Hummingbird is a creamy topography of floral flicker and glow; nectarous dip and enticing foliate fanfare. But and it’s an intriguing and important but, beneath the undeniably and unctuous assembly, as time smears down on skin, there is an unorthodox aromatic stain underpinning the fruity hovering celebration. It is I think a craving for rest and safety, stillness, a nest to repose weary wings and unconventional feet. The base of coumarin, woods and airy moss feels entwined, the ylang and amber somehow softly glazed and precious. You need these final offbeat tones and emotions to prevent Hummingbird collapsing into a generic wedding clutch of overdesigned flowers. I like this suggestion of dirt, muckiness, it does have a whiff of the unclean as the flowers fade and the fruits ripen. I am very addicted to the oscillating density and transparency of Hummingbird, it is a piece of olfactory work that truly delights and transports me each time I wear it.

Bat and Hummingbird mark a definite evolution for Victor Wong and Zoologist Perfumes. Rhino, Panda and Beaver were very good, especially Chris Bartlett’s controlled and swanky Beaver. But Bat and Hummingbird are like works from an altered period in an artist’s development. An exaggeration? Perhaps, but the tactile sensuality and technical virtuosity revealed in both compositions are superlative. They are mournful twilight vs. the ephemeral rays of dawn break. Whilst Ellen and Shelley’s’ work seems different in style, the duo’s approach to Victor’s brief have both used committed imaginative focus of naturalistic palettes, olfactory hints of gothic-tinged impressionism, pointillism, Flemish genre painting, Henri le Douanier, Edgar Allen Poe and Frida Kahlo mixed into a impressive fusion of expertly handled raw materials, naturals, conceived accords, molecules and flexible abstractions.

adapted from

Heck's Pictorial Archive of Nature and Science


Ellen Covey’s dank potholey Bat interior is musty and thrillingly weird in its enveloping furry flitting construct; discarded fruit, mineral bouquets of guano, cave rot and warm mammalian occupancy. I am helpless in its macabre mulchy ambience; it feels revelatory, sweetly repugnant, addictive and a perfume I know will always make me stop and wonder, revel in its dark force.
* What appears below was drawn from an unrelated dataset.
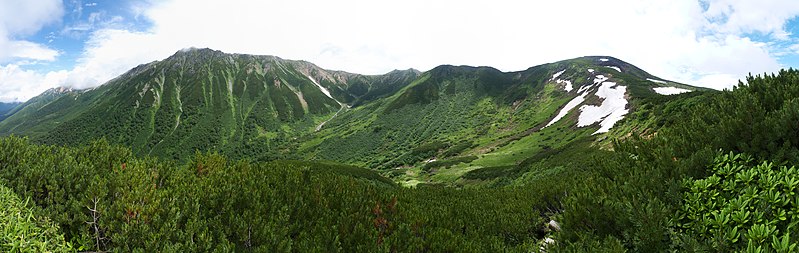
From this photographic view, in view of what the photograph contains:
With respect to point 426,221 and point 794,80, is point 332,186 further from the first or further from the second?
point 794,80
Shelley’s glorious winged floral Hummingbird journey is exhaustingly lovely, skin a lush buffet of ambrosial petals, snapped stems and oozing scattered nectar. Everything is chromatics, speed, dazzle and capture. Then that swooning lilt into mucky rest and oddly tangled nest, heart roaring, but roaring less, tongue and beak slick with flower blood.

Victor’s brand is a fascinating one; the possibilities are of course endless when it comes to choosing potential animal candidates to inspire perfumers. This will be the relatively easy part, it will the judicious arrangement of perfumer/creator and olfactory animal totem that will be vitally important. Zoologist will need scent artists with flexibility, imagination and ability to think outside the perfumed box and play with aromatic weather. There are some incredible independent perfumers out there who I think could conjure up extraordinary animals: elk, tigers, mongooses, cranes, flamingos, pangolins, binturongs, gorilla etc. People like Josh Meyer of Imaginary Authors, Liz Moores of Papillon Perfumery, Scottish perfumer Euan McCall, John Pegg of Kerosene, Heather Sielaff of OLO and Hans Hendley of Hendley Perfumes; all of these guys have created original textured and artistic work, reflective of themselves and landscape.
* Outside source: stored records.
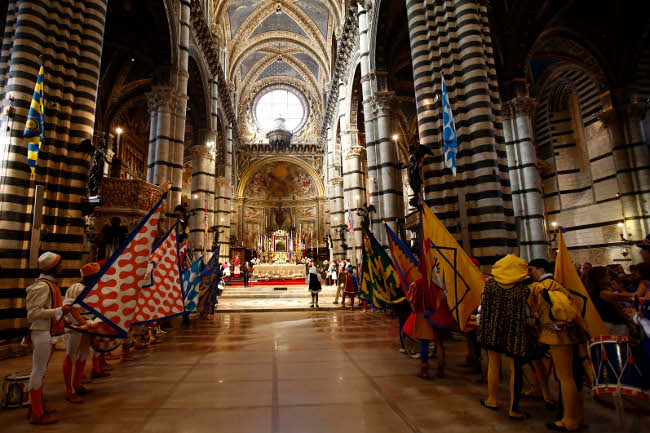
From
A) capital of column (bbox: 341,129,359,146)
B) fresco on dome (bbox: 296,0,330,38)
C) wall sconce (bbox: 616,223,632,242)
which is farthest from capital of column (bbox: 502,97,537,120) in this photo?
fresco on dome (bbox: 296,0,330,38)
Victor’s challenge will be to decide or imagine how the olfactory zoo and the perfumers might correlate and produce work as good as the collection so far and in the case of Ellen Covey and Shelley Waddington bring such personal and quirky virtuosity to perfumes like Bat and Hummingbird.

Keep a close eye on Zoologist perfumes and Victor Wong’s increasingly sophisticated clan of superior dapper animals; destined to delight and fascinate us with each beautiful rendition of tooth, claw, fur, wing, hide, beak, tail, paw and hoof. These perfumed habitats and manifestations of animalic intent are sensational.